Wall Street a clôturé vendredi en ordre dispersé une semaine de progression importante, le NASDAQ ayant toutefois été un peu affaibli lors de la dernière séance de la semaine par un plongeon d'Amazon.

La Presse canadienne, Agence France-Presse

L'indice vedette de Wall Street, le Dow Jones, a gagné 0,3 % à 25 063,89 points et le NASDAQ, à forte coloration technologique, a perdu 0,3 % à 7263,87 points.

L'indice élargi S&P 500 a pour sa part fini en hausse de 0,1 % à 2706,53 points.

Sur la semaine, marquée par un nombre très important de résultats d'entreprises, dont des poids lourds tels que Apple et Facebook, et par des annonces très accommodantes de la banque centrale américaine (Fed) sur ses futures hausses de taux, le Dow Jones a pris 1,3 % et le NASDAQ 1,4 %, leur sixième semaine de hausse de suite. Le S&P 500 a gagné 1,6 %.

« Depuis le début de la saison des résultats, les entreprises font part d'un peu moins de modération dans leurs comptes que craint au départ », a avancé Maris Ogg de Tower Bridge Advisors, aidant selon elle Wall Street à aller de l'avant après une fin d'année 2018 morose.

L'affirmation explicite de la Fed mercredi qu'elle serait « patiente » sur ses hausses de taux d'intérêt, a également permis à Wall Street d'accélérer encore ses gains.
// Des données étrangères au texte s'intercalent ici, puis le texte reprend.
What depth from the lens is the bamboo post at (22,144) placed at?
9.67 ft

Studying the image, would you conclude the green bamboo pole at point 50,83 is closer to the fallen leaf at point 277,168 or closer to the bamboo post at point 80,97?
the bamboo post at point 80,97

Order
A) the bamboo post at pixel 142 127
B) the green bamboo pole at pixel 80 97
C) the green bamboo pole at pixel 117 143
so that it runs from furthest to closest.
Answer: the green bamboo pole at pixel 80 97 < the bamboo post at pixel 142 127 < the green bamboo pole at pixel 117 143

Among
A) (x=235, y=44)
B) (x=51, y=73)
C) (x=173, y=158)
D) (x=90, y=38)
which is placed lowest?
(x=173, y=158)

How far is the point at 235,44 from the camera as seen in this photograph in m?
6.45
Tout comme des signaux encourageants émis cette semaine à Washington par les négociateurs américains et chinois sur le front commercial, bien que de nombreux doutes persistent sur leur capacité à nouer un accord aussi ambitieux que le veut Donald Trump.
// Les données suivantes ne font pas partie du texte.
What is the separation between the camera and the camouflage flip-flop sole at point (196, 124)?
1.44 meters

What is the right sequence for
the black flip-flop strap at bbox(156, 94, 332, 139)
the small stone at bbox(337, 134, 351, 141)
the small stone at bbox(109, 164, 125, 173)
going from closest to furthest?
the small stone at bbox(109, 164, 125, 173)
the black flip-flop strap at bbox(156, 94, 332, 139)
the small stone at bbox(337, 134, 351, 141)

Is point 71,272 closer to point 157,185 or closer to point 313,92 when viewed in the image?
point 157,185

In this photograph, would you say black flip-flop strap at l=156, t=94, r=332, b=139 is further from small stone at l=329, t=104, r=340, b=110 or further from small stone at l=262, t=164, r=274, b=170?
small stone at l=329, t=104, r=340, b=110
Ces nouvelles ont permis à l'indice Dow Jones de boucler jeudi son meilleur mois de janvier en trente ans.

Vendredi, le traditionnel rapport mensuel américain sur l'emploi est venu donner encore un peu de carburant aux indices, avec ses 304 000 emplois créés le mois dernier, soit bien plus qu'anticipé.
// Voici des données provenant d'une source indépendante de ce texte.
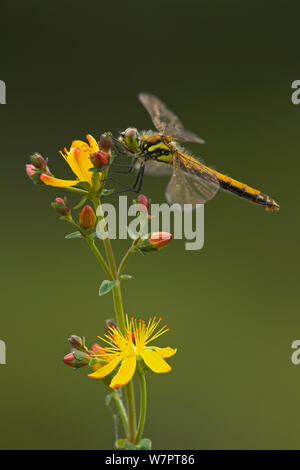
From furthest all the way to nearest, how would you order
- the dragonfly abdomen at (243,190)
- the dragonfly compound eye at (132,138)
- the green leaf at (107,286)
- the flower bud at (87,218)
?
the dragonfly abdomen at (243,190)
the dragonfly compound eye at (132,138)
the flower bud at (87,218)
the green leaf at (107,286)

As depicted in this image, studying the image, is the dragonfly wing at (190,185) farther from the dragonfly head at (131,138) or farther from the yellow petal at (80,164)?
the yellow petal at (80,164)

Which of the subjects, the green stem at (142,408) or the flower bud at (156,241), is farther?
the flower bud at (156,241)

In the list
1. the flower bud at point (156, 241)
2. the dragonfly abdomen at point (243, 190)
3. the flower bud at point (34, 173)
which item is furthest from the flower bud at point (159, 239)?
the dragonfly abdomen at point (243, 190)

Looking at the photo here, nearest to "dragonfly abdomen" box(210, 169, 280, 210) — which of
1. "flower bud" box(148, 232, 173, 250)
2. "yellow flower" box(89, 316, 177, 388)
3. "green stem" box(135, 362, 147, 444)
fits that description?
"flower bud" box(148, 232, 173, 250)

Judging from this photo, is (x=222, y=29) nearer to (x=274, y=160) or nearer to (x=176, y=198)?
(x=274, y=160)

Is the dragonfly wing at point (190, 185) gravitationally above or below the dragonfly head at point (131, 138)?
below
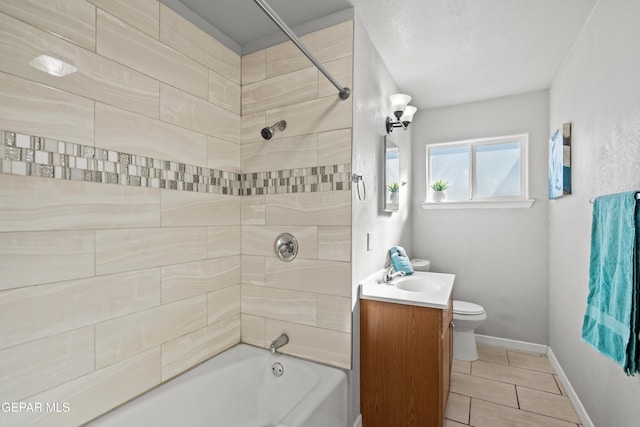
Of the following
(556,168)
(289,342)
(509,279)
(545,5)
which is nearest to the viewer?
(545,5)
« Ce rapport a montré que l'économie américaine ne cale pas », a observé Quincy Krosby de Prudential, au moment où, de l'Asie à l'Europe, le ralentissement économique se profile.

L'activité du secteur manufacturier aux États-Unis a quant à elle repris de la vigueur en janvier selon un indicateur également publié vendredi, sa croissance ayant accéléré contrairement aux attentes des analystes.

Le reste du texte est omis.